> The problem
Reproduce a passage of the movie database queries text below, starting at "As we continue" and stopping after "50 000 000.".

[Text under study]

Futhermore, we explore how many unique awards there are in the Oscars table.

In [99]:
%%sql

SELECT
    COUNT( DISTINCT award ) AS num_awards
FROM
    oscars;

 * sqlite:///TMDB.db
Done.


num_awards
114


### Movies with the word 'Spider'

A firm favourite of mine is the 'Spider-Man' movies, and here we explore ow many movies there are that contain the word “Spider” within their title.


In [100]:
%%sql

SELECT
    COUNT( title ) AS num_movies
FROM
    movies
WHERE
    title LIKE '%Spider%';

 * sqlite:///TMDB.db
Done.


num_movies
9


### Thriller movies with romance

Thrillers are also a firm favourite of mine, and I think it would be interesting to see how many of those there are that are also based on love or a similar theme in their plot (i.e. movies both in the "Thriller" genre and containing the word “love” anywhere in the keywords).

In [103]:
%%sql

SELECT
    m.title,
    g.genre_name,
    k.keyword_name,
    m.movie_id AS movie_id,
    gm.movie_id AS genre_movie_id,
    km.movie_id AS keyword_movie_id,
    COUNT( DISTINCT m.title ) AS num_movies
FROM
    movies m
JOIN
    genremap gm
ON
    m.movie_id = gm.movie_id
JOIN
    genres g
ON
    gm.genre_id = g.genre_id
JOIN
    keywordmap km
ON
    m.movie_id = km.movie_id
JOIN
    keywords k
ON
    km.keyword_id = k.keyword_id
WHERE
    g.genre_name = 'Thriller'
    AND k.keyword_name LIKE '%love%';

 * sqlite:///TMDB.db
Done.


title,genre_name,keyword_name,movie_id,genre_movie_id,keyword_movie_id,num_movies
The Fifth Element,Thriller,love,18,18,18,48


### Movies with a popularity score more than 40 and budget less than 50 000 000

As we continue our exploration, we are interested in how many movies there are that were released between 1 August 2006 ('2006-08-01') and 1 October 2009 ('2009-10-01') that have a popularity score of more than 40 and a budget of less than 50 000 000.


In [102]:
%%sql

SELECT
    title,
    popularity,
    release_date,
    budget,
    COUNT( title ) AS num_movies
FROM
    movies
WHERE
    release_date BETWEEN '2006-08-01' AND '2009-10-01'
    AND popularity > 40
    AND budget < 50000000;


 * sqlite:///TMDB.db
Done.

[/Text under study]
[Data segment]

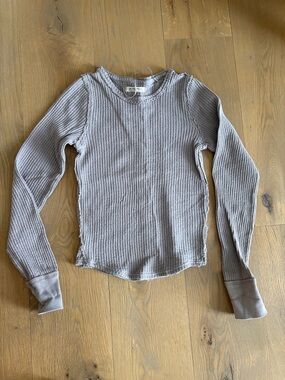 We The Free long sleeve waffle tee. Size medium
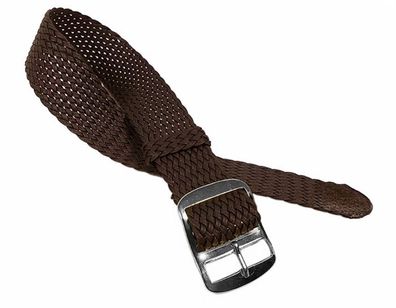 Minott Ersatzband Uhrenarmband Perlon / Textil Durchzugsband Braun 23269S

[/Data segment]

> Final answer
As we continue our exploration, we are interested in how many movies there are that were released between 1 August 2006 ('2006-08-01') and 1 October 2009 ('2009-10-01') that have a popularity score of more than 40 and a budget of less than 50 000 000.